■ Text to read
CROSS-REFERENCE TO RELATED APPLICATION(S)
This Application Claims the Benefit of U.S. Provisional Application No. 62/214,134 entitled, “METHOD AND SYSTEM FOR ADAPTING A DATABASE KERNEL USING MACHINE LEARNING,” filed on Sep. 3, 2015, which is expressly incorporated by reference herein in its entirety.
- Top of Page
The present disclosure relates generally to a method, apparatus, system, and computer readable media for an adaptive database kernel using machine learning techniques, and more particularly, relates to using machine learning to continually construct and/or organize data using dynamic, independent structures and/or algorithms in order to minimize read/write computational costs.
Description of the Related Art
Information storage may be based on two fundamental algorithms: B-Tree and Log-structured merge-tree (LSM-Tree). Many LSM implementations actually use B-Tree(s) internally. These algorithms and their corresponding fixed data structures have been the foundation of many Row-Oriented, Column-Oriented, Document-Oriented, and File-System database architectures.

■ Data shown
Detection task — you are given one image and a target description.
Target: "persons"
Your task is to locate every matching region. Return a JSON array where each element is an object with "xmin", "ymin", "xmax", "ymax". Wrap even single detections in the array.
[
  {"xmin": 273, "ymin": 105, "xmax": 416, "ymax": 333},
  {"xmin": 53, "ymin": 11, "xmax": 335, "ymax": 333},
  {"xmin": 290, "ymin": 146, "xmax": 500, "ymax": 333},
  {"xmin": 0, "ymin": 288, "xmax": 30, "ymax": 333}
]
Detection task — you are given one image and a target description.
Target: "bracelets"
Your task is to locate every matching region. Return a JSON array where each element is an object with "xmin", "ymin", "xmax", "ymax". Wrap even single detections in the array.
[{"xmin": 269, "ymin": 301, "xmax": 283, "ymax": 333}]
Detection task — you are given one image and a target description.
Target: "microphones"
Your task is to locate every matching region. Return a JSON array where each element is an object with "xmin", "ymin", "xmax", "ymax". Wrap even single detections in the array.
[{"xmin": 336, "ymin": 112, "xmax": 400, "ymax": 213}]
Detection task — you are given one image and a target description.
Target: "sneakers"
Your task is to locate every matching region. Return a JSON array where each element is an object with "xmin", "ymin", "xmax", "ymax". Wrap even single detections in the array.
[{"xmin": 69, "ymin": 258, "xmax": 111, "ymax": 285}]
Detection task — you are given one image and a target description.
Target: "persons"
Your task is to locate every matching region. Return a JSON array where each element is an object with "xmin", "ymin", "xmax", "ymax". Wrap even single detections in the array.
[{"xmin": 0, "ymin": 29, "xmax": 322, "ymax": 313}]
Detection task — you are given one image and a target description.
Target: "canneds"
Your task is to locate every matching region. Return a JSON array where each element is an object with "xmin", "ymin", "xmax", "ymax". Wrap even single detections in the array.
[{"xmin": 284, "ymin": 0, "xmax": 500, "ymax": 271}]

■ Exercises
1. From the passage about adaptive database kernels above, write out the part between "- Top of Page" and "File-System database architectures.", inclusive.
2. According to the passage about adaptive database kernels, what two fundamental algorithms may information storage be based on?
3. Proceed with the passage about adaptive database kernels, picking up right after its last sentence.

■ Answers for this exercise
1.
- Top of Page
The present disclosure relates generally to a method, apparatus, system, and computer readable media for an adaptive database kernel using machine learning techniques, and more particularly, relates to using machine learning to continually construct and/or organize data using dynamic, independent structures and/or algorithms in order to minimize read/write computational costs.
Description of the Related Art
Information storage may be based on two fundamental algorithms: B-Tree and Log-structured merge-tree (LSM-Tree). Many LSM implementations actually use B-Tree(s) internally. These algorithms and their corresponding fixed data structures have been the foundation of many Row-Oriented, Column-Oriented, Document-Oriented, and File-System database architectures.

2. B-Tree and Log-structured merge-tree (LSM-Tree).

3.
Although there are variants to the B-Tree and LSM-Tree designs, both have specific behaviors assigned to handle particular use-cases. For instance, B-Tree(s) are typically designed to operate as “read-optimized” algorithms and LSM-Tree(s) are typically designed to operate as “write-optimized”. Each algorithm is associated with Big-O-Notation, which is used to articulate efficiency, or “cost” of an algorithm to Create, Read, Update, and Delete (CRUD) information, where random (i.e. unordered) information is more costly to operate on than sequential (i.e. ordered) information. In database design, “cost” is most often associated to information manipulation such as read/write/access operations that may be performed in physical storage. Accordingly, limiting such costly operations such as seek time or write amplification is key to improving performance.
To get around the limitations posed by B-Tree and LSM-Tree algorithms and reduce their overall cost, architects have implemented pre and post workarounds. For instance, Row-Oriented architectures such as Relational Database Management System(s) (RDBMS) have introduced Write-ahead logging (WAL), which appends a Log-File in front of the underlying B-Tree so that information can be pre-organized to limit the cost of writes (e.g., writes requiring reads). On the contrary, LSM-Tree architectures typically use blind writes (e.g., writes not requiring reads) and post-organize information via log merge leveling to limit the cost of subsequent reads.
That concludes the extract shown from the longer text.